**Text excerpt:**
Recipe11.1.Creating a Hash Code for a Data Type

Recipe 11.1. Creating a Hash Code for a Data Type

Problem

You have created a class or structure that will be used as a key in a Hashtable or Dictionary<T,U>. You need to overload the GetHashCode method in order to return a good distribution of hash values (the Discussion section defines a good distribution of hash values). You also need to choose the best hash-code algorithm to use in the GetHashCode method of your object.

Solution

The following procedures implement hash-code algorithms and can be used to override the GetHashCode method. Included in the discussion of each method are the pros and cons of using it, as well as why you would want to use one instead of another.

In addition, it is desirable, for performance reasons, to use the return value of the GetHashCode method to determine whether the data contained within two objects is equal. Calling GetHashCode to return a hash value of two objects and comparing their hash values can be faster than calling the default implementation of Equals on the Object type, which individually tests the equality of all pertinent data within two objects. In fact, some developers even opt to compare hash-code values returned from GetHashCode within their overloaded Equals method. Using a custom implementation of the Equals method in this fashion is faster than the default implementation of the Object.Equals method.

**Exercise requirements:**
a) In the hash code recipe, write out the passage from "Recipe11.1.Creating a Hash" up to and including "of your object.", substituting "HashSet" for "Hashtable".
b) Check each statement against the hash code recipe. Answer yes or no for each, and quote the words from the text that decide it.
(i) The procedures given in the Solution can be used to override the GetHashCode method.
(ii) Comparing hash values from GetHashCode is always slower than calling the default Equals on the Object type.
(iii) Some developers compare hash-code values within their overloaded Equals method.
c) List every section name in the hash code recipe. Include both the headings and any section mentioned by name.

**Supplied information:**

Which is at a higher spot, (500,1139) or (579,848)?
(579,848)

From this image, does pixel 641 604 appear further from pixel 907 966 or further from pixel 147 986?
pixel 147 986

**Answers provided:**
a)
Recipe11.1.Creating a Hash Code for a Data Type

Recipe 11.1. Creating a Hash Code for a Data Type

Problem

You have created a class or structure that will be used as a key in a HashSet or Dictionary<T,U>. You need to overload the GetHashCode method in order to return a good distribution of hash values (the Discussion section defines a good distribution of hash values). You also need to choose the best hash-code algorithm to use in the GetHashCode method of your object.

b)
(i) Yes: "can be used to override the GetHashCode method"
(ii) No: "can be faster than calling the default implementation of Equals on the Object type"
(iii) Yes: "some developers even opt to compare hash-code values returned from GetHashCode within their overloaded Equals method"

c) Problem, Solution, Discussion